通过发布文献求助，成功后即可免费获取论文全文。去求助

来源期刊

Information and Software Technology 工程技术-计算机：软件工程

CiteScore

9.10

自引率

7.70%

发文量

164

审稿时长

9.6 weeks

期刊介绍： Information and Software Technology is the international archival journal focusing on research and experience that contributes to the improvement of software development practices. The journal''s scope includes methods and techniques to better engineer software and manage its development. Articles submitted for review should have a clear component of software engineering or address ways to improve the engineering and management of software development.
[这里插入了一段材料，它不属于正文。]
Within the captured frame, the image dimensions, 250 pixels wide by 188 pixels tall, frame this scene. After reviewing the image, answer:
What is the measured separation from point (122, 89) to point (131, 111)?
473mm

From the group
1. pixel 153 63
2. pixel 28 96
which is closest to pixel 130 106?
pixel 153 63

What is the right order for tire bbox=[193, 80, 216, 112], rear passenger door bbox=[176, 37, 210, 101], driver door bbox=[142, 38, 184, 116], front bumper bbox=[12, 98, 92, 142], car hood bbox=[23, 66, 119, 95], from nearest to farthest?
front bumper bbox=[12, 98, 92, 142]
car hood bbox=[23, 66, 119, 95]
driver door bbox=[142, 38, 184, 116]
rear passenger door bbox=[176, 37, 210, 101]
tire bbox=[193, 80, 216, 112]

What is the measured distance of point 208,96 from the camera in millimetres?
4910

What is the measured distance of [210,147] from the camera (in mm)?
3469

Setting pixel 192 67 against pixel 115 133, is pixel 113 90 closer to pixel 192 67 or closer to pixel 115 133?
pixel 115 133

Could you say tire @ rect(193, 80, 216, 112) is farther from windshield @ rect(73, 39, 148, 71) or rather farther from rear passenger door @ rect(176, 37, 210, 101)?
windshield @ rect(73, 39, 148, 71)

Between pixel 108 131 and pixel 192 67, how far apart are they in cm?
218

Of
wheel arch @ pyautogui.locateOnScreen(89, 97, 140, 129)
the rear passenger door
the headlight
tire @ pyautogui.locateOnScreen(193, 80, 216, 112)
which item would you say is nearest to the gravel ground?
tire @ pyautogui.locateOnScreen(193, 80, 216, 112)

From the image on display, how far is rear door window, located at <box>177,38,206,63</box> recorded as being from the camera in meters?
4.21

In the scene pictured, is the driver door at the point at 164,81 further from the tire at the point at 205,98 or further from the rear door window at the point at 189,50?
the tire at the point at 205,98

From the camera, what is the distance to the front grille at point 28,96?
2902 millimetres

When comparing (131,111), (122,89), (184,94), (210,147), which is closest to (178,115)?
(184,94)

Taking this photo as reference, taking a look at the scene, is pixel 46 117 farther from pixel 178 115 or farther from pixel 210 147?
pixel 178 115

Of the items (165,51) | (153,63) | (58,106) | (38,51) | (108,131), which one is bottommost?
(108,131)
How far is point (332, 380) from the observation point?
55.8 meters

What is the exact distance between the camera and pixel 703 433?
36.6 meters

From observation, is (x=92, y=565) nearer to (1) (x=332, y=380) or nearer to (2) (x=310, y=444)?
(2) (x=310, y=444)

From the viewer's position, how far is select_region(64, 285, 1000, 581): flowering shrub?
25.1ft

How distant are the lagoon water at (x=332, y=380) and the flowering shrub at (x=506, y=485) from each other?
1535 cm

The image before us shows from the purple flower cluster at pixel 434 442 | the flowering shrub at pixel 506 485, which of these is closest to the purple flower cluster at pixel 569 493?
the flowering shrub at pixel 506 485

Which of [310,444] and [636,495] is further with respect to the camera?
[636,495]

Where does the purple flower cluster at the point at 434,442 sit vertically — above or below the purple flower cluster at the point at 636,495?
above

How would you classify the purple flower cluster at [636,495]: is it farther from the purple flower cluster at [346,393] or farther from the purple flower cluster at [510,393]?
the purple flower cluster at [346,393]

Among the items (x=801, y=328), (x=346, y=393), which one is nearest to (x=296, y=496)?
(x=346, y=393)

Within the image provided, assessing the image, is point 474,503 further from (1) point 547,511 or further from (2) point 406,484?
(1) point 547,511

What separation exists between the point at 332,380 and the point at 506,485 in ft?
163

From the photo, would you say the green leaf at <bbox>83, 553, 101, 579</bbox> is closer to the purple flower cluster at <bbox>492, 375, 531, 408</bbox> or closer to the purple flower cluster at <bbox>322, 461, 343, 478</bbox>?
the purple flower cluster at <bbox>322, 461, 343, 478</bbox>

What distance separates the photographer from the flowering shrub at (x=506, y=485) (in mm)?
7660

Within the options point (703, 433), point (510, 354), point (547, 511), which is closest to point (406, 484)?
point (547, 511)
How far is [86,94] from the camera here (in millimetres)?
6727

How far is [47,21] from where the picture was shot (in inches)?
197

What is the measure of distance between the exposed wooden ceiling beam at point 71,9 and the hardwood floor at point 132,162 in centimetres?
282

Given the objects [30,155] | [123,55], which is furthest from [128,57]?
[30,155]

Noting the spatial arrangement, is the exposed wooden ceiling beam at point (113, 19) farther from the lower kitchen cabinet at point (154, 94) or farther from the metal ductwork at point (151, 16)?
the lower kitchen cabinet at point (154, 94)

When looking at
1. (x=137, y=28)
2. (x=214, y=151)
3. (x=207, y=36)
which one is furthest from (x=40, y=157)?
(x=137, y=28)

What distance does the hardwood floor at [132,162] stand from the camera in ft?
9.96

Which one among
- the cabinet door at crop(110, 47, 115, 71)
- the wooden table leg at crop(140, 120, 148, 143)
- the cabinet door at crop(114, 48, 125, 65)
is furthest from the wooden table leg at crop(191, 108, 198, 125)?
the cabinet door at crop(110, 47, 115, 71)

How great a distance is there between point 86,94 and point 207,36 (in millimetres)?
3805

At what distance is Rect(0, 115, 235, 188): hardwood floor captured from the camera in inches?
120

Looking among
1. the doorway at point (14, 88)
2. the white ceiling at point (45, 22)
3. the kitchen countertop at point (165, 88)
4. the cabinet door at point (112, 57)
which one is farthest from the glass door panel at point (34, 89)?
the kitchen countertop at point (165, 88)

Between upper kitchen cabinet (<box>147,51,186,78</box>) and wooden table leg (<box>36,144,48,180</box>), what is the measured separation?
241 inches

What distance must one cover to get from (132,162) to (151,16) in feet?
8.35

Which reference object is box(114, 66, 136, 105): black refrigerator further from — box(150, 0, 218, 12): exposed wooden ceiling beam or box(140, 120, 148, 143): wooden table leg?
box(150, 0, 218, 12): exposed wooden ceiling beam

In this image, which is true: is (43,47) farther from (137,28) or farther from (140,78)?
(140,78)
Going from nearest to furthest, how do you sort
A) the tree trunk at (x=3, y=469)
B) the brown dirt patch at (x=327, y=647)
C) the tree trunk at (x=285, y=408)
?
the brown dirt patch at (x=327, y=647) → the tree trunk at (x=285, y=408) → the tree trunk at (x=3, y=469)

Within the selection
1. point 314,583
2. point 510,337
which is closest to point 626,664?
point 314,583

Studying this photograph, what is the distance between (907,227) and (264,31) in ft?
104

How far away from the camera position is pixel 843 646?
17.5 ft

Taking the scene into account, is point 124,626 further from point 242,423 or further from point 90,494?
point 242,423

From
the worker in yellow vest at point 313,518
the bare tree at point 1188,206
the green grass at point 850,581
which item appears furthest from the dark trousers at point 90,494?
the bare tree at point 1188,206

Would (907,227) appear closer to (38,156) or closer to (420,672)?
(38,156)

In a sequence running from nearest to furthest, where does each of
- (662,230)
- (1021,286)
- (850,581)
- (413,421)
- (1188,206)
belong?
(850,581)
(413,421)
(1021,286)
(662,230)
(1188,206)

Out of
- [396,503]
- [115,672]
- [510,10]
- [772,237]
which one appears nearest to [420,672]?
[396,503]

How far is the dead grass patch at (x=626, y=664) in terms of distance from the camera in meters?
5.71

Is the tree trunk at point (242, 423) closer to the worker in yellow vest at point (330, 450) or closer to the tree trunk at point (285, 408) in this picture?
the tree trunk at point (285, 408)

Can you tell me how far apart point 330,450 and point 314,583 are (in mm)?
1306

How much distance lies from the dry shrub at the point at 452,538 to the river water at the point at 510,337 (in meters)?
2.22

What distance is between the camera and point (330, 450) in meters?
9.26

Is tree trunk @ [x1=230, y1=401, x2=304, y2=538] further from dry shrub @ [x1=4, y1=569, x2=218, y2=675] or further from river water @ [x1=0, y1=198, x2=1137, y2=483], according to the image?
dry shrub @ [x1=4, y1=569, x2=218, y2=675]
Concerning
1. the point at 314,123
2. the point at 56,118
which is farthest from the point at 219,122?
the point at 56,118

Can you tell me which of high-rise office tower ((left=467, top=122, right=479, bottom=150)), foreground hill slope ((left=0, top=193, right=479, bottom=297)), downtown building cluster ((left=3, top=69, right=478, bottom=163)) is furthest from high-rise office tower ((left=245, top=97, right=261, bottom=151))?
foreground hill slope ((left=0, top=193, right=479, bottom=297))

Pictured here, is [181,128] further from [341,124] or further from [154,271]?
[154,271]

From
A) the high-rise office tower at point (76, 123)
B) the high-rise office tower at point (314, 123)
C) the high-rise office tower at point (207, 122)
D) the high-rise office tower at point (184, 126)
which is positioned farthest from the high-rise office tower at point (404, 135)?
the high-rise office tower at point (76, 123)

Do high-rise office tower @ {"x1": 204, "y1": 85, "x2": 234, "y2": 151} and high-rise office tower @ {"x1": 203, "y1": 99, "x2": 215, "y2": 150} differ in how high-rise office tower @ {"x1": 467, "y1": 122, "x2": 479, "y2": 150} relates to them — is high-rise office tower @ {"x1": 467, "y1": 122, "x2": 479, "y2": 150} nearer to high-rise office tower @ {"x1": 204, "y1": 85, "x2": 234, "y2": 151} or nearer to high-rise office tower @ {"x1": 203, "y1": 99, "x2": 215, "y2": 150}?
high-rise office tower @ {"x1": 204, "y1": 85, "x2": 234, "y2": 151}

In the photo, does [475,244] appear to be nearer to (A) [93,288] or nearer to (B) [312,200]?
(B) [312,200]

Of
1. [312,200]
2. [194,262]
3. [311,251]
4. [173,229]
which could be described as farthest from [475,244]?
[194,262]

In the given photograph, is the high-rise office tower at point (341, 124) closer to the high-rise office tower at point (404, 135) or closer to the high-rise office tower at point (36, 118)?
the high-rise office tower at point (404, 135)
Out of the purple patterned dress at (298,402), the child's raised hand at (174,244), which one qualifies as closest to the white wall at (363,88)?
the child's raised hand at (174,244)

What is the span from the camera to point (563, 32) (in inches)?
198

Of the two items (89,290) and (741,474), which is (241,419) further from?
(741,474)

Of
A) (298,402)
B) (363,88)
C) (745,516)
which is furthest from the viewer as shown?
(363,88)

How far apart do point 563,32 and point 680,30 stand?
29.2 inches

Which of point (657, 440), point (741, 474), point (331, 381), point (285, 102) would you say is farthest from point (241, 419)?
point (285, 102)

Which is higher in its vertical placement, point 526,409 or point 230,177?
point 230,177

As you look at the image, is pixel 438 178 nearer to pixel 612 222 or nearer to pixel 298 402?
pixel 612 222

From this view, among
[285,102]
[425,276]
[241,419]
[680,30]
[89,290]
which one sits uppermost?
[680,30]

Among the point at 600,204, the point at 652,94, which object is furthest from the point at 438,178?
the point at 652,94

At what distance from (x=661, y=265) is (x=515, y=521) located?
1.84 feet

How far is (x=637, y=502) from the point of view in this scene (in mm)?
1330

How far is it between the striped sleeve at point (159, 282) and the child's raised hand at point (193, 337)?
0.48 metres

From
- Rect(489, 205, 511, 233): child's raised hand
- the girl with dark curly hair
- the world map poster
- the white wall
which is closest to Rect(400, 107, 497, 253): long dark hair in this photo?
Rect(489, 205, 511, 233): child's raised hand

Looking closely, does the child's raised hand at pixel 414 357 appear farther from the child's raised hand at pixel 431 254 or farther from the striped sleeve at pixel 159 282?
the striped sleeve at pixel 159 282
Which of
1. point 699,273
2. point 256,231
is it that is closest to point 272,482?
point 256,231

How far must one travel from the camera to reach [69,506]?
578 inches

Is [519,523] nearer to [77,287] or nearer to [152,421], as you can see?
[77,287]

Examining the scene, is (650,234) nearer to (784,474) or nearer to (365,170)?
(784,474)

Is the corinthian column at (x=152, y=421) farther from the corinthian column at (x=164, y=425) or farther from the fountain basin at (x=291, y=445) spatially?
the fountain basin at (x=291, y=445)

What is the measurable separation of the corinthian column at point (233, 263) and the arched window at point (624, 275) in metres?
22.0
Areas covered by the journal include: • Software management, quality and metrics, • Software processes, • Software architecture, modelling, specification, design and programming • Functional and non-functional software requirements • Software testing and verification & validation • Empirical studies of all aspects of engineering and managing software development Short Communications is a new section dedicated to short papers addressing new ideas, controversial opinions, "Negative" results and much more. Read the Guide for authors for more information. The journal encourages and welcomes submissions of systematic literature studies (reviews and maps) within the scope of the journal. Information and Software Technology is the premiere outlet for systematic literature studies in software engineering.